Coupled Plasma Filtration Adsorption as a Potential Therapy for Critically III Covid-19 Patients


Main Subjects


Since its appearance in Wuhan, China, in December 2019, the corona-19 virus (Covid-19) has rapidly spread globally [1-3]. There have not been adequate studies on the immunological response to COVID-19 infection, and it is unclear if people who have recovered from the virus will become infected again. Young children and the elderly were among the most susceptible populations since they were at high risk of becoming infected with COVID-19 [4, 5]. Those who have recovered from these infections must continue to improve and maintain their quality of life. There is, however, minimal evidence that exercise and physical activity aid in the maintenance of general physical functioning [6]. The Covid-19 virus became a pandemic and affected an estimated 63,965,092 people, and more than one million deaths increased exponentially (World Health Organization (WHO), 2020) [7]. Approximately 5% to 14% of Covid-19 patients developed multiple organ dysfunction syndromes (MODS) [8–11]. The current Covid-19 management strategy is preventive and supportive [12]. Practical use of various pharmacological interventions has not been proven for Covid-19.

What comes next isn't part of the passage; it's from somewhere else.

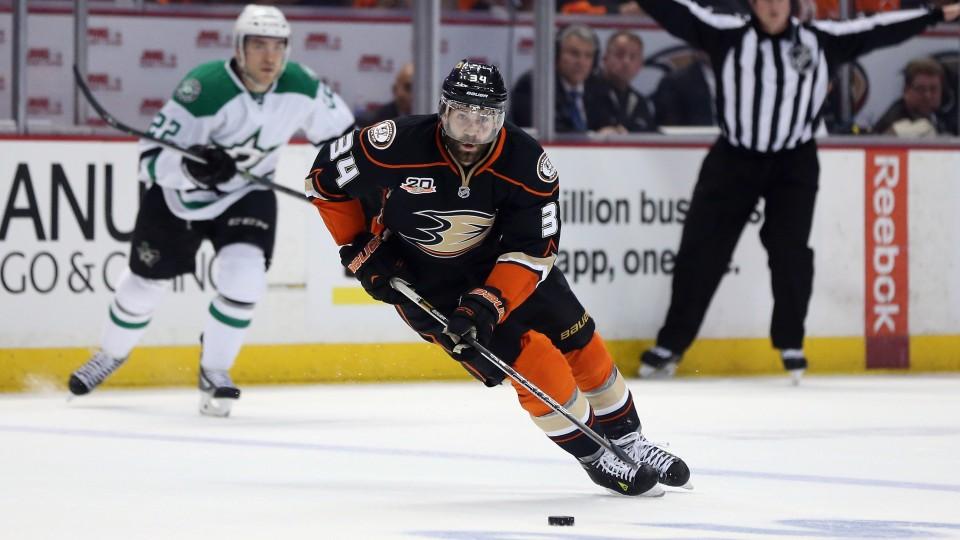 Toronto Maple Leafs sign forward Daniel Winnik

Severe Covid-19 did cause diffuse alveolar injury and respiratory failure and attacked other organs such as the gastrointestinal, coagulation system, and the kidneys. Immune dysfunction contributes to coagulation dysfunction that promotes thrombotic vascular events in severe Covid-19 patients with poor prognoses [13]. Early studies on Covid-19 found that 60% of patients with extreme conditions had lower platelet counts than patients with the mild-to-moderate disease and higher D-dimer levels [14]. Furthermore, 71.4% of Covid-19 non-survivors fulfilled DIC criteria with a significantly elevated level of D-dimer and fibrin degradation products, prolonged prothrombin time, and activated partial thromboplastin time (APTT) [15]. Furthermore, acute kidney injury can be found in approximately 29% of patients with severe and critically ill Covid-19, contributing to high mortality [16]. Renal dysfunction during hyper inflammation is caused by reduced microcirculation flow to the kidney and destruction of renal tubular epithelial cells via apoptosis or epithelial-mesenchymal transition. Studying 701 covid-19 patients has reported that the presence of AKI stage III is correlated with 4.72 times [17].

The most important part of the main countermeasures against viral infections includes Cytokines, which are produced by immune cells. This induces a signaling cascade by binding pattern recognition receptors (PRRs) to viral pathogen-associated molecular patterns (PAMPs). The induction will stimulate the inflammatory response needed to clear the virus [18]. The virus SARS-CoV-2 can evade the immune system via various non-structural proteins, the conformational change of viral mRNA, and indirect lymphocyte damage. It led to lymphopenia, allowing rapidly unopposed viral replication [19]. There were lower T lymphocytes and major subsets (CD3+, CD+4, and CD8+ T cells) in severe Covid-19 cases than moderate cases [20]. Covid-19 infection is associated with an aggressive inflammatory reaction, known as the "cytokine storm syndrome" (CSS) that is directly correlated with acute respiratory distress syndrome (ARDS), sepsis, disseminated intravascular coagulation (DIC), and poor prognosis in severe Covid-19 [20]. This phenomenon of CSS has been reported previously in other viral infections, including influenza H5N1, H1N1, MERS-CoV, and SARS-CoV [21].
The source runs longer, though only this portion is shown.